Lightfoot, a man steeped in Biblical history and one of the greatest Greek and Bible scholars of his day. Lightfoot did not :
regard the terms episkopos and presbyteros as entirely synonymous. He believed that the second of these had been taken over from the synagogue and was used especially to refer to the leaders of Jewish-Christian congregations, whereas episkopos was an equivalent term used mainly (if not exclusively) among the Gentiles. According to Lightfoot, the difference was one of flavour and reference, rather than one of substance, i.e., what we would now call an early example of ‘cultural contextualisation’.

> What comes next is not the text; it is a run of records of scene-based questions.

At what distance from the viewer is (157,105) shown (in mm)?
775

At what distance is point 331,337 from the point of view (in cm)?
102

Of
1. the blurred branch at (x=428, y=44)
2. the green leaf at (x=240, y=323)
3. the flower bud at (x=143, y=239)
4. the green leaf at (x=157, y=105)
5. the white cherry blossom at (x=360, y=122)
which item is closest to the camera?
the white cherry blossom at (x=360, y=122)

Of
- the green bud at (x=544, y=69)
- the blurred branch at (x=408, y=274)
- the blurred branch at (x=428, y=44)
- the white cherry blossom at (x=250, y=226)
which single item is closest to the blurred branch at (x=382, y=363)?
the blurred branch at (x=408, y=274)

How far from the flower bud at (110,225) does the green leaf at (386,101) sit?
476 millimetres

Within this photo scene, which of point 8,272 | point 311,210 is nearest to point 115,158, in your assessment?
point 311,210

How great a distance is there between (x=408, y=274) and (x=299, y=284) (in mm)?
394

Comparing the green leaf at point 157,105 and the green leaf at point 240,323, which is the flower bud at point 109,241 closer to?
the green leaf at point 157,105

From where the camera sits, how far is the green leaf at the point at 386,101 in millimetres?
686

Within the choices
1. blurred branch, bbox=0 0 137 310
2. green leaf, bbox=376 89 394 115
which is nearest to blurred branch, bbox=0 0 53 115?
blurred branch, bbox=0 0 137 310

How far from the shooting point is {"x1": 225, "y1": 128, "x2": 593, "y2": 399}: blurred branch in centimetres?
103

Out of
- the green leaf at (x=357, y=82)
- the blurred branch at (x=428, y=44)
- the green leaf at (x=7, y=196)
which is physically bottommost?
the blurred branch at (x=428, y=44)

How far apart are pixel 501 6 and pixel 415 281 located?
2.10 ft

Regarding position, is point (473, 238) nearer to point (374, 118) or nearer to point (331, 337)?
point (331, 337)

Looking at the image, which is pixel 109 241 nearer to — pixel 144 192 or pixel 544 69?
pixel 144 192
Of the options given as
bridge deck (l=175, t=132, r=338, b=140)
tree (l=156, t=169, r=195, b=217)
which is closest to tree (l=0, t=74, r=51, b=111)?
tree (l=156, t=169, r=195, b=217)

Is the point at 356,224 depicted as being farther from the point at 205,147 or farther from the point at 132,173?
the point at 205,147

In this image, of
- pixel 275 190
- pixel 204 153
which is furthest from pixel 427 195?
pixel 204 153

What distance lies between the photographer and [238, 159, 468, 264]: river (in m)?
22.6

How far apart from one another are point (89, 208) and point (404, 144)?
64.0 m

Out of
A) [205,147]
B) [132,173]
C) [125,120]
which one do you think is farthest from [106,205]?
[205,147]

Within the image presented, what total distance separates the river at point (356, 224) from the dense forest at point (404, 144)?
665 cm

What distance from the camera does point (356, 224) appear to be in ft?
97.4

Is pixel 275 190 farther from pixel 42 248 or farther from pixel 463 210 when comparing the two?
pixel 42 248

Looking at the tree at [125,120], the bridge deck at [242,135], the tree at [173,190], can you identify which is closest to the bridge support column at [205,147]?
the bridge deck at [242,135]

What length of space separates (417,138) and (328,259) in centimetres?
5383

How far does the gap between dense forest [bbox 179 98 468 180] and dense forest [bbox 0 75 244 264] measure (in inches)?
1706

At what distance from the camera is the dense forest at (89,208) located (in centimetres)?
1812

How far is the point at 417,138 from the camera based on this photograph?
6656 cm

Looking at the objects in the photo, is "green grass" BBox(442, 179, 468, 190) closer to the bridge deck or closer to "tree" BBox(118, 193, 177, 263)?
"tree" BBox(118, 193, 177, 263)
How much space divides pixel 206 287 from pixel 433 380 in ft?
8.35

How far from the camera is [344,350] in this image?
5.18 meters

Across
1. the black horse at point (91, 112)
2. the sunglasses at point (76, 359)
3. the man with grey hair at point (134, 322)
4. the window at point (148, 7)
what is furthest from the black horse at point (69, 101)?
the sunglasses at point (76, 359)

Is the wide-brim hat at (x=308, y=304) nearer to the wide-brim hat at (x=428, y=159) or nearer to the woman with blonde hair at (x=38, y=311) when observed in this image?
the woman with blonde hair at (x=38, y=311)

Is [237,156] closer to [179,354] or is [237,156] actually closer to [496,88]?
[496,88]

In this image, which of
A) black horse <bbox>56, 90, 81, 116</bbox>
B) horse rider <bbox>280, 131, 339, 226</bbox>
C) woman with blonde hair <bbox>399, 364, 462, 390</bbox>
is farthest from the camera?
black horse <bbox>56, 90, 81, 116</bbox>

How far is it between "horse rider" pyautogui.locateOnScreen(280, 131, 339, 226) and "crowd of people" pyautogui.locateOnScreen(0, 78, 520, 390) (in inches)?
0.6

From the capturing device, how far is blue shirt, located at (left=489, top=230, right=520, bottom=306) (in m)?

A fuller discussion of the translation issues connected with the word “bishop” is offered in Loveday’s 2012 lecture in Chester, which I was lucky enough to be able to attend, and the text of which can be found here. Loveday concludes:
Overall what this shows is that most modern translators (even the Catholic JB) have virtually ruled out the possibility that there might be any bishops in the Bible, illustrating graphically how Bible translationreflects not only the changing faces of historical scholarship, but the tradition andecclesiology of the translators.
So yes, tell me firmly that the version of the Bible you use to confute me is from your tradition and accepts its traditional ecclesiology, and I will respond, of course it does, but what it does not do is what Scoop says it does, and shows there were no women bishops. It shows, depending on your ecclesiology and translation that there were no bishops in the Bible until translators put them there.
A reasonable riposte, with which I would agree, would be to argue from tradition and to say that by the time of Ignatius there clearly was a model of what has been called a monarchical bishop, but that tells us only that by the early second century women may not have been playing the role we see them playing in Paul’s epistles. What it simply cannot do is to tell us that Paul was wrong in describing women as being in positions of leadership.
Paul tells is that in being baptised into Christ there is neither Jew nor Gentile. Some in the Jerusalem Church were so cross with him that they told Peter off for saying that the old Jewish diatary laws were a dead letter, and it took a heated conference in Jerusalem to decide that despite everything the Jewish Scriptures said on the issue, Paul was correct. Paul also said that in Christ there was neither male nor female. Are we asked to believe that he did not really mean this and that what he really meant was that there is a real distinction, and that in spite of the fact that women were playing leading roles, they were barred from positions such as “bishop” which did not actually exist in Paul’s day? You might argue that there was no equivalent of the Council of Jerusalem on the issue, and you would be right. But might that not mean that no-one thought the issue a problem? Women were taking leading roles, as we have seen, so what?
In short, unless we use tradition to say you can’t have women in positions of leadership in the church, you are on shaky ground basing yourself on Scripture alone, which is why what Scoop says works for his church and for him. But if your tradition does not teach that in some quasi-mystical manner a “priest” represents Christ at Calvary and that as Christ was a man, a priest must be, then even there, your ground for denying the ordination of women is not as firm as all that.
What I wish to suggest in closing, is that none of this is anything to do with strident feminism or modernity, it is to do with there being neither male nor female in Christ, and it is to do with doing justice to the role women have played and can play in the Church. If that also involves questioning the male version of events and that makes me a feminist, then I suppose I can live with that. But it is not the result of wanting to be on trend, but to be in Spirit with the apostolic church.